======== Estratto del documento

Il motivo è inammissibile. Il ricorrente non allega alcuna specifica circostanza idonea a superare le argomentazioni del giudice di merito, che ha ritenuto innanzitutto non rilevante nè credibile la storia narrata dall’ A. ai fini del riconoscimento della invocata protezione internazionale, evidenziando che egli aveva dichiarato di non esser mai stato coinvolto in alcuna specifica attività politica, di aver soltanto affisso nel 2013 alcuni manifesti e di non aver subito alcuna minaccia diretta in relazione a tale fatto, comunque risalente a quattro anni prima. Rispetto ai richiamati profili di criticità evidenziati dal Tribunale il ricorrente non solo non ha fornito alcun elemento idoneo a superare le argomentazioni del giudice di merito, ma – anzi – ha espressamente affermato, a pag. 5 del ricorso, che “… non si vuole in questa sede contestare il giudizio di irrilevanza della storia narrata dal ricorrente ai fini del riconoscimento delle esigenze di protezione internazionale, ma il solo giudizio di scarsa credibilità del suo stesso racconto”. Sul punto, è opportuno evidenziare che le due valutazioni, di non rilevanza e di non credibilità, costituiscono aspetti di un’unica valutazione: in altre parole, in tanto il richiedente la protezione può essere ammesso ad una tutela di carattere internazionale, in quanto la sua storia presenti elementi di rilevanza, rispetto alle due figure di status di rifugiato e di protezione sussidiaria previste a livello Eurounitario, e risulti credibile. Ne deriva che la censura incentrata sul solo giudizio di credibilità, che non attinga anche il profilo della ritenuta irrilevanza delle circostanze narrate dal richiedente, non è idonea ad assicurare a quest’ultimo la protezione internazionale da lui invocata. Sotto questo profilo, la censura in esame risulta anche carente del necessario interesse specifico all’impugnazione.

Inoltre, va rilevato che il Tribunale ha ritenuto insussistente, nella zona del (OMISSIS), una situazione di violenza indiscriminata o di insicurezza diffusa rilevante ai fini della concessione della protezione sussidiaria, fondando tale valutazione sul contenuto del “più recente report del Ministero degli esteri, consultato a febbraio 2018”; ed infine, ha del pari ritenuto insussistente in capo all’ A. alcuna condizione di vulnerabilità rilevante ai fini della concessione della protezione umanitaria e l’assenza di legami specifici e personali tra il predetto e l’Italia.

================
======== Materiale fornito

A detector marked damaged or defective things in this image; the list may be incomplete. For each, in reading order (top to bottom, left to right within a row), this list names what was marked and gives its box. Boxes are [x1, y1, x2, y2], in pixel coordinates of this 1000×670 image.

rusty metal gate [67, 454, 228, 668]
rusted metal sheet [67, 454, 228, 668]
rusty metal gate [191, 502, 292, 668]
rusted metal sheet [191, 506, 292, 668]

================
======== Materiale fornito

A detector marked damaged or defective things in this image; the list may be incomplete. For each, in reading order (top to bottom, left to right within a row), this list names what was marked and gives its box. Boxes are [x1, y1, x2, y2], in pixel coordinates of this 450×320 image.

================
======== Materiale fornito

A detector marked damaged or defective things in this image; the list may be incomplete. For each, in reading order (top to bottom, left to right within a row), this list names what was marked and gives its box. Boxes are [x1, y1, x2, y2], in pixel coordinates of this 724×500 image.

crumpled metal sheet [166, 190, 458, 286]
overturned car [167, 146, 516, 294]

================

» Compiti assegnati
a) Ripeta fedelmente il passo dell'estratto sulla protezione internazionale, cominciando dalle parole "Inoltre, va rilevato" e fermandosi dopo le parole "predetto e l’Italia.".
b) Riassuma in due frasi l'estratto sulla protezione internazionale.
c) Prosegua l'estratto sulla protezione internazionale dal punto in cui si interrompe.

» Risposte scritte
a)
Inoltre, va rilevato che il Tribunale ha ritenuto insussistente, nella zona del (OMISSIS), una situazione di violenza indiscriminata o di insicurezza diffusa rilevante ai fini della concessione della protezione sussidiaria, fondando tale valutazione sul contenuto del “più recente report del Ministero degli esteri, consultato a febbraio 2018”; ed infine, ha del pari ritenuto insussistente in capo all’ A. alcuna condizione di vulnerabilità rilevante ai fini della concessione della protezione umanitaria e l’assenza di legami specifici e personali tra il predetto e l’Italia.

b) Il motivo di ricorso è inammissibile perché il ricorrente contesta soltanto il giudizio di scarsa credibilità del suo racconto e non quello di irrilevanza, mentre le due valutazioni costituiscono aspetti di un'unica valutazione, sicché la censura risulta anche carente del necessario interesse specifico all'impugnazione. Il Tribunale aveva inoltre escluso, sulla base del più recente report del Ministero degli esteri, una situazione di violenza indiscriminata o di insicurezza diffusa nella zona considerata, nonché qualsiasi condizione di vulnerabilità dell'A. rilevante per la protezione umanitaria e legami specifici e personali tra il predetto e l'Italia.

c)
Sul punto, se da un lato questa Corte ha affermato che il giudice di merito, nel fare riferimento alle cd. fonti privilegiate di cui al D.Lgs. n. 25 del 2008, art. 8, comma 3 deve indicare la fonte in concreto utilizzata nonchè il contenuto dell’informazione da essa tratta e ritenuta rilevante ai fini della decisione, così da consentire alle parti la verifica della pertinenza e della specificità dell’informazione predetta rispetto alla situazione concreta del Paese di provenienza del richiedente la protezione (Cass. Sez. 1, Ordinanza n. 13449 del 17/05/2019, Rv.653887) e che la predetta fonte dev’essere aggiornata alla data della decisione (Cass. Sez.1, Ordinanza n. 13897 del 22/05/2019, Rv.654174), pur tuttavia ciò non può valere ad esonerare il ricorrente dall’onere di allegazione delle specifiche circostanze ritenute decisive ai fini del riconoscimento dell’invocata misura di protezione. Ne discende che il motivo di ricorso che mira a contrastare l’apprezzamento delle fonti condotto dal giudice di merito deve evidenziare, mediante riscontri precisi ed univoci, che le informazioni sulla cui base la Corte territoriale ha deciso siano state oggettivamente travisate, ovvero superate da altre e più aggiornate e decisive fonti qualificate. Solo laddove dalla censura emerga la precisa dimostrazione di quanto precede, infatti, può ritenersi violato il cd. dovere di collaborazione istruttoria gravante sul giudice del merito, nella misura in cui venga cioè dimostrato che quest’ultimo abbia deciso sulla scorta di notizie smentite da altri dati decisivi ed informazioni tratte da fonti non più attuali.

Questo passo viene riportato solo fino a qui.